WINSTON-SALEM, N.C. — North Carolina Gov. Roy Cooper said Wednesday the state is ready to provide Winston-Salem officials with whatever resources they need to fight a massive fertilizer factory fire.
Winston-Salem fire officials the Weaver Fertilizer Plant is still at risk of exploding and evacuees won't be back in their homes by Wednesday night.
"Too much product, too many unknowns," Winston-Salem Fire Chief Trey Mayo said. Hundreds of tons of ammonium nitrate - a chemical used to make fertilizer - are inside the plant.

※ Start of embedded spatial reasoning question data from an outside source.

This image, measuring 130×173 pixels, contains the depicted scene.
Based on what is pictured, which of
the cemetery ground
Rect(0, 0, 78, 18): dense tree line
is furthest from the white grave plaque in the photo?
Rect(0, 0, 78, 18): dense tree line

Mayo and other leaders still strongly urge people who live within a mile of the plant to leave the area. He said a mandatory evacuation order just isn't likely, because of the logistics needed to make it happen.
"The reality of a mandatory evacuation -- it's difficult to carry it out on the ground...the staffing level, the manpower it takes to put into that," Mayo said.
Mayo said local leaders are trying to make the best decisions they can, based on the information they have.
Cooper said the state will take "whatever steps are necessary" to help Winston-Salem officials with what they need.
"We're relying on local officials who are on the ground, who have all the information. If they ask us for things, we will provide them. Usually, a state of emergency helps with transportation and those kinds of things and I don't think we're facing those issues at this point," Cooper said.
Cooper said those who haven't evacuated yet should do so.
"I would ask them to evacuate. In fact, they put other people at risk when they refuse to evacuate. I talked to some emergency personnel, who had already gone to make some service alls to people who were sick or ill - they had to risk themselves going into that one-mile radius to bring them out," Cooper said.
The Weaver fire has drawn national attention and comparisons to similar plant fires in the past.
Chief Mayo said the Weaver fire involves three times as much ammonium nitrate as the deadly West, Texas fertilizer factory explosion of 2013. He said he hopes that is reason enough for people to leave the area near the Winston-Salem plant.